A few more tidbits from my city by the fluvial reservoir basin:
...though I must admit that there's really nothing too exciting to report. I haven't hugged a single ursine, I haven’t been party to a high altitude donkey massacre or resulting forced relocation scandal, and I haven’t even come close to bathing naked with the locals (though god knows I’m trying). The settled life just doesn't yield the kind of weird adventures that the peripatetic one did, but then I suppose that’s to be expected.
That’s not to say it hasn’t been interesting, though. Aside from the daily round of Russian roulette on my trusty maroon city cruiser stead (still officially unnamed, but I'm leaning towards Niak Krong: Dragon of the City), there are also the ongoing joys of language lessons with our devoted instructor Sopip (<---) , a real gem of a teacher and my favorite (only) local friend so far.

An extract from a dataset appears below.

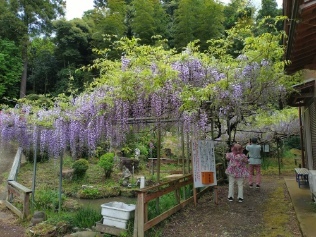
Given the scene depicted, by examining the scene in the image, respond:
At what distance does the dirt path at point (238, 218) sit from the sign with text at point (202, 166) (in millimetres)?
523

And I like her so much partially because I just relish the absurdity of the Khmer language, with with she will always be associated. I don’t know if I’ve mentioned that Khmer has the longest alphabet in the world (I think, it sure feels like it anyway)—56 letters, 23 of which are vowels. 23 VOWELS. Now I know we have our own challenges in the English language, what with that whole schizophrenic "y" situation muddling up our vowel harmony, but I’m fairly confident that this is harder. Twenty-three vowels! the vast majority of which I’ve only heard produced by cats in heat or maybe sea lions. So you can imagine the scene that unfolds as we try to master these nonsense sounds, the five of us in there with Sopip yowling and aaarping like a bunch of tortured circus animals straining against our own anatomy to make our jaws contort in unnatural and unsightly ways. We have no dignity left to speak of, but we persevere.
In other news, I found an apartment and signed a lease this week, so I’m now an official resident of this madhouse of a city, a real Pnompenoise if you will. Our apartment is great, a little haven of cross breezes and natural light set back away from the street in a quiet alley next to a coconut tree. I’ll be living with another volunteer, Kim, who most recently hails from Idaho but grew up in Indonesia and Thailand, went to high school in DC, worked at the SAME grassroots campaigns office I did in LA for the Kerry campaign, and is a firm believer in the power of pet psychics. How could we not get along! We’re planning to get a kitten and I want to name it Sopip after my language teacher but I still have to feel her out on that one. I mean it as a compliment but I’m not sure if that sentiment translates well.
And then there's the rest of the crew, shown above, who are all characters in their own right but good people for sure.
So that’s really the scoop. I’m planning a trip to Vietnam next week with Tex Mex Charlsea and then I start work September first. In the meantime I’m drinking lots of cat-orange-water and occasionally indulging in a passion fruit smoothie when the mood strikes. I’m sweaty literally all the time, but life is good.
I want to hear about labor day plans and whatever else is going on back there in the land of the reasonable vowel sounds.